**Page text**
►

` Andile Dyalvane, ‘Where the Heart Is’ (2021) – Friedman Benda

Andile Dyalvane, ‘Where the Heart Is’ (2021)

Project Text

By Glenn Adamson

 

Home – ikhaya. For Andile Dyalvane, it is not just the subject, not just the purpose of his art, but its ultimate destination. Even as he travels the world, he carries ikhaya with him, drawing on it as his source and feeding it in return. “Home is in essence familiarity,” Dyalvane has written. “Feelings of a greater extension of yourself.” Simple words, but like all that he has to say, profound. For they point to an understanding easily lost track of these days. A home truth: Individual expression is important only when a living community is there to receive it.

Dyalvane is from a place called Ngobozana, in the countryside of the Eastern Cape, in South Africa. In his growing-up years there, he had little experience of art, or even of fired ceramics; the beer pots and other clay vessels traditionally used by the Xhosa people had been displaced by plastic containers. He was taught to observe what was around him, though, and once put to the task of herding livestock, like the other boys of the village, he often found his attention wandering. His playgrounds were the dongas, eroded riverbeds where deposits of raw clay were exposed on the sloping banks. With this found material, he would shape little figures and herds of cattle, then leave them there to be washed away.

◄

**Given material**
►

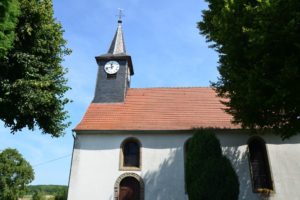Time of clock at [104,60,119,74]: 11:42
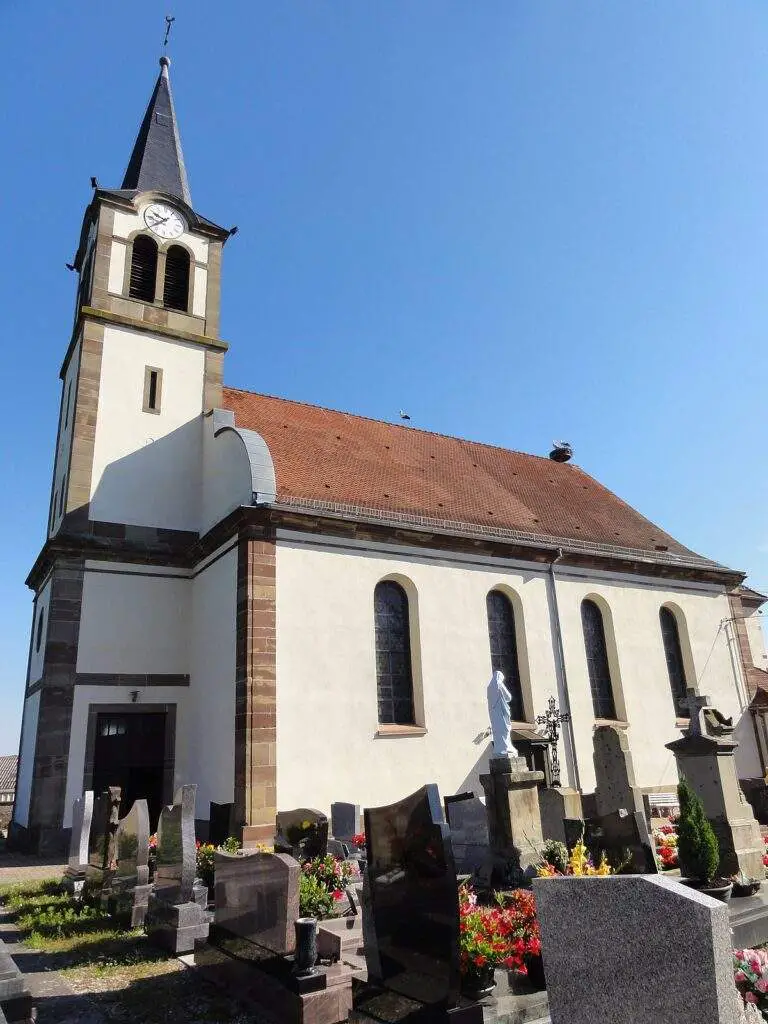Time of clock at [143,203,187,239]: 9:38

◄

**Short exercise 1**
For each statement about the essay on Andile Dyalvane, answer yes or no according to the essay, and quote the essay's deciding words: (a) Dyalvane comes from Ngobozana in the Eastern Cape. (b) In his youth, Dyalvane had wide experience of fired ceramics. (c) Dyalvane kept the clay figures he shaped in the dongas.
**Short exercise 2**
Carry the essay on Andile Dyalvane forward from its final sentence.
The listing plays no part in this work.

**Final result 1**
(a) Yes: "Dyalvane is from a place called Ngobozana, in the countryside of the Eastern Cape, in South Africa."
(b) No: "he had little experience of art, or even of fired ceramics"
(c) No: "then leave them there to be washed away."

**Final result 2**
Already Dyalvane was forging a connection to his forebears, working with the very soil on which they had walked in generations past. But it would take him some years to “hear the whisper of the ancestors in the clay,” in his beautiful phrase. To give himself fully to home, he first had to leave it. Initially that meant Cape Town, where Dyalvane earned a diploma in fine art; he then went on to Port Elizabeth, to formally study ceramics. Early in his artistic development, his explorations gravitated to a recognisably Xhosa vocabulary; he ornamented the skin of his forms with patterns based on scarification, or bhaca. Traditionally this practice serves many purposes: healing, marking a certain stage of one’s life, clan identification. Once transposed to Dyalvane’s work, “it’s still about identity,” he says, “and a way of documenting: the language of the surface and the colours speak.”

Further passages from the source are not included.